İçimizdeki Esatçılar’ın favori hobilerinden biri de toplumu bölmek, ayrıştırmak ve herkesi bir “biz” ya da “onlar” kutusuna sıkıştırmaktır. “Bizden olan” ne yaparsa yapsın haklıdır, “onlardan olan” ise baştan suçludur. Özgürlük, hukuk ve demokrasi yalnızca “bizden olanlar” için geçerlidir. Peki diğerleri? Onlar zaten “vatan hainidir”, “ajan”dır ya da artık hangi yafta modaysa o.
Bu güruh, gündüzleri sosyal medyada demokrasi dersi verirken, akşam olunca ekran başına geçip sansürlü haberleri alkışlar. Ülkenin dört bir yanında adalet çığlıkları yükselirken, “ama dış güçler” diyerek kafalarını kumdan çıkarmazlar.
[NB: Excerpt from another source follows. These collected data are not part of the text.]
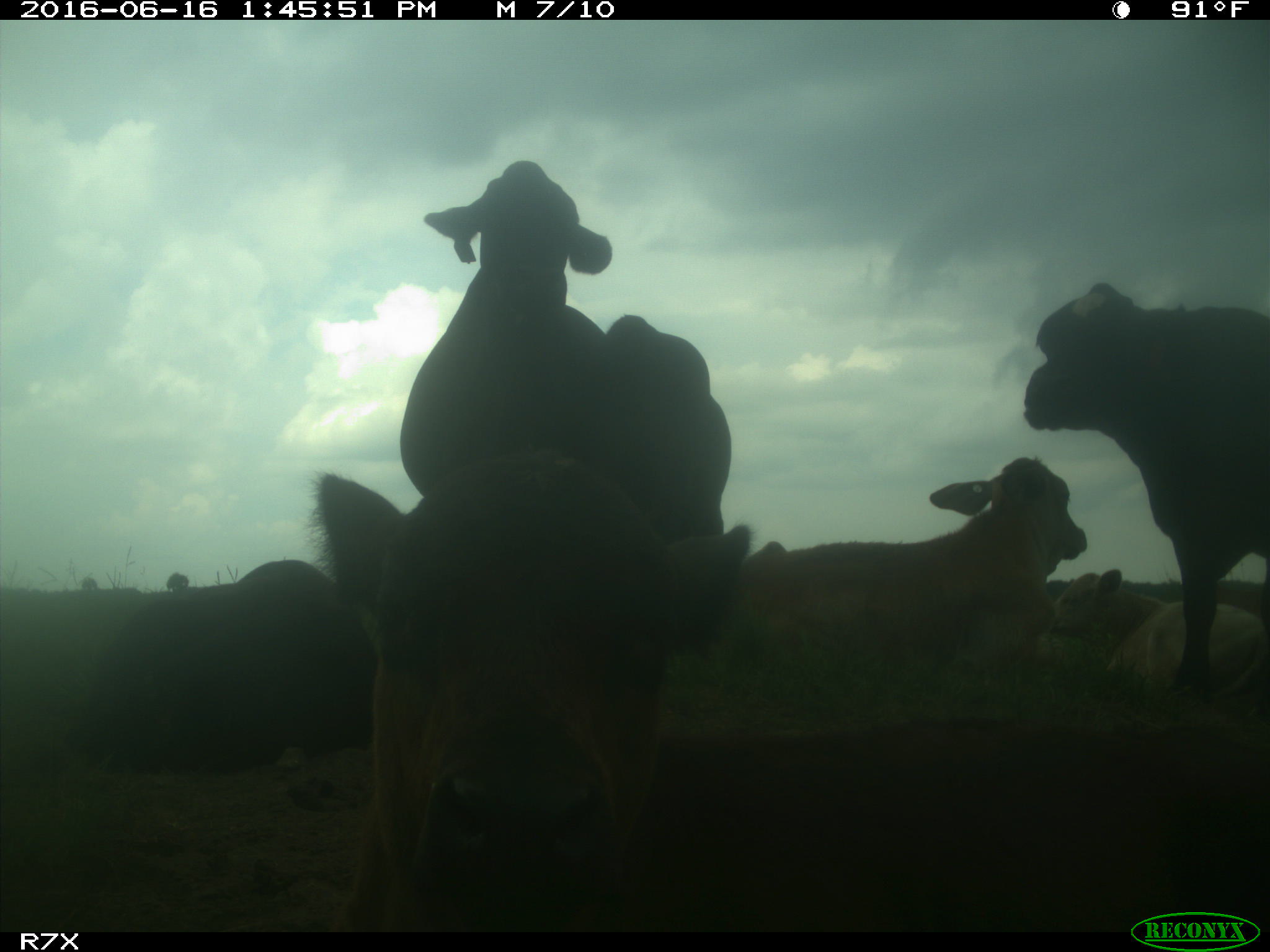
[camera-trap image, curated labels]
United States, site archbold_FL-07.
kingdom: Animalia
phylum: Chordata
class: Mammalia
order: Artiodactyla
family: Bovidae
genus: Bos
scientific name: Bos taurus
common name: domestic cow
Bos taurus (domestic cow).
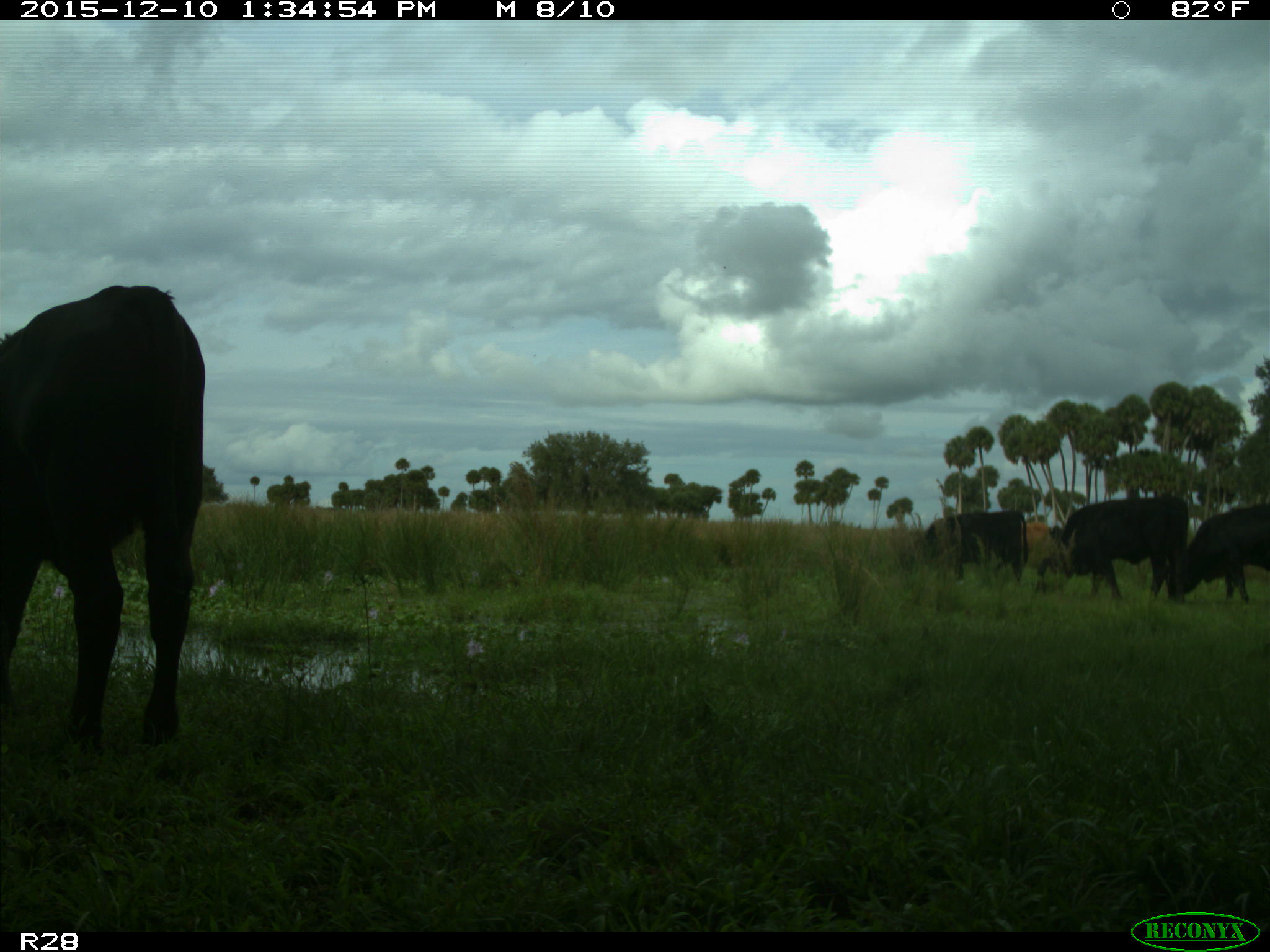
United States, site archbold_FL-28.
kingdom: Animalia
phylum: Chordata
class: Mammalia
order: Artiodactyla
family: Bovidae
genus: Bos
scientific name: Bos taurus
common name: domestic cow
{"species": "Bos taurus (domestic cow)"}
Esatçılık bir yaşam biçimidir; her şeyden biraz utanmayı gerektirir, ama asla kendinden utanmayı değil.
İçimizdeki Esatçılar’ın en trajik yanı ise bir yandan eleştirdikleri otoriter liderlere aslında gizliden hayranlık duymalarıdır. “Keşke bizde de şöyle sert bir lider olsa da ortalık düzelse, lider dediğin yumruğunu masaya vuracak” diye iç geçirirler. Ama bunu sesli söylemezler, çünkü hâlâ demokrat rolü yapmaları gerekiyor. Ne de olsa, bu devirde “diktatör severim” demek hoş karşılanmıyor. Ama bir gün o güç ellerine geçse, küçük bir Esat olmaktan asla çekinmeyecekler.
Sonuç mu? İçimizdeki Esatçılar, eleştirdikleri şeyin küçük birer kopyası olmaktan asla vazgeçmeyecekler. Çünkü otoriterlik yalnızca saraylarda değil; bazen tweet’lerde, bazen mahalle kahvesinde, bazen de muhalif maskeler ardında gizlenir. Ve belki de en büyük tehlike, bu maskelerin ardında gerçek bir demokrasi hayali olmadığını unutmamızdır.
Bunlar sadece Esatçı değiller, o kadar da fesatçıdırlar. Bu fesatçılar, Suriye’de ortalığı iyice karıştırıp Kürtlerin herhangi bir hak elde etmemesi adına var güçleriyle mücadele ediyorlar. Ama nafile!
Esat nerede? İçimizde. Peki, ne yapacağız? Bilmiyorum. Belki önce bir aynaya bakarız. Belki de sadece bir Esat’tan diğerine geçmek için sıradaki bahaneyi bekleriz.